Saved entries
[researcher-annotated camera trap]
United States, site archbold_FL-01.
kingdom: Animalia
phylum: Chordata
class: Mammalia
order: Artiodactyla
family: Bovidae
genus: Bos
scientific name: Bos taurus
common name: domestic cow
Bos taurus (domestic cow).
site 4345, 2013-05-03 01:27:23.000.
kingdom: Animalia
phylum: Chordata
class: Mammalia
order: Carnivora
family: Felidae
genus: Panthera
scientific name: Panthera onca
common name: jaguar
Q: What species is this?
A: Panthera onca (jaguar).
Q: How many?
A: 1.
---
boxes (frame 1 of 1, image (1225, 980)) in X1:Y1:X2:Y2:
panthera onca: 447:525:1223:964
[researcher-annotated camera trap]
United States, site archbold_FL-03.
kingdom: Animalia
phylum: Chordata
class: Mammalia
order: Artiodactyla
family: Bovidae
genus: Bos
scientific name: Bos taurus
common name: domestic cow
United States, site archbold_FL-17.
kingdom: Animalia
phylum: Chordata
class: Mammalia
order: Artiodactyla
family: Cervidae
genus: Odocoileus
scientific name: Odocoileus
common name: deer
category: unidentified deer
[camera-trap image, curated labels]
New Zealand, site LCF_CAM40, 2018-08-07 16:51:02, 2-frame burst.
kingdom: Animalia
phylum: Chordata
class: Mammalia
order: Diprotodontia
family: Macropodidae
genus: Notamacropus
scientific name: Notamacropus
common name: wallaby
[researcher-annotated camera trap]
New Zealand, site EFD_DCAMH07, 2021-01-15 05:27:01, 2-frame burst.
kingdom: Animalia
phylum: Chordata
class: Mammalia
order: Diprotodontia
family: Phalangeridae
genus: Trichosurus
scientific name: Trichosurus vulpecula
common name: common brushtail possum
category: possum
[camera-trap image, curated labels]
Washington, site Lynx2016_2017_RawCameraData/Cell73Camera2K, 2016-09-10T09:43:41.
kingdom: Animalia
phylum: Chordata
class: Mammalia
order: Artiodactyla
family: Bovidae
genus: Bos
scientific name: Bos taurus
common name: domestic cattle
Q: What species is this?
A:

Assigned task: Reproduce all of the entries word for word.

Written reply:
[researcher-annotated camera trap]
United States, site archbold_FL-01.
kingdom: Animalia
phylum: Chordata
class: Mammalia
order: Artiodactyla
family: Bovidae
genus: Bos
scientific name: Bos taurus
common name: domestic cow
Bos taurus (domestic cow).
site 4345, 2013-05-03 01:27:23.000.
kingdom: Animalia
phylum: Chordata
class: Mammalia
order: Carnivora
family: Felidae
genus: Panthera
scientific name: Panthera onca
common name: jaguar
Q: What species is this?
A: Panthera onca (jaguar).
Q: How many?
A: 1.
---
boxes (frame 1 of 1, image (1225, 980)) in X1:Y1:X2:Y2:
panthera onca: 447:525:1223:964
[researcher-annotated camera trap]
United States, site archbold_FL-03.
kingdom: Animalia
phylum: Chordata
class: Mammalia
order: Artiodactyla
family: Bovidae
genus: Bos
scientific name: Bos taurus
common name: domestic cow
United States, site archbold_FL-17.
kingdom: Animalia
phylum: Chordata
class: Mammalia
order: Artiodactyla
family: Cervidae
genus: Odocoileus
scientific name: Odocoileus
common name: deer
category: unidentified deer
[camera-trap image, curated labels]
New Zealand, site LCF_CAM40, 2018-08-07 16:51:02, 2-frame burst.
kingdom: Animalia
phylum: Chordata
class: Mammalia
order: Diprotodontia
family: Macropodidae
genus: Notamacropus
scientific name: Notamacropus
common name: wallaby
[researcher-annotated camera trap]
New Zealand, site EFD_DCAMH07, 2021-01-15 05:27:01, 2-frame burst.
kingdom: Animalia
phylum: Chordata
class: Mammalia
order: Diprotodontia
family: Phalangeridae
genus: Trichosurus
scientific name: Trichosurus vulpecula
common name: common brushtail possum
category: possum
[camera-trap image, curated labels]
Washington, site Lynx2016_2017_RawCameraData/Cell73Camera2K, 2016-09-10T09:43:41.
kingdom: Animalia
phylum: Chordata
class: Mammalia
order: Artiodactyla
family: Bovidae
genus: Bos
scientific name: Bos taurus
common name: domestic cattle
Q: What species is this?
A:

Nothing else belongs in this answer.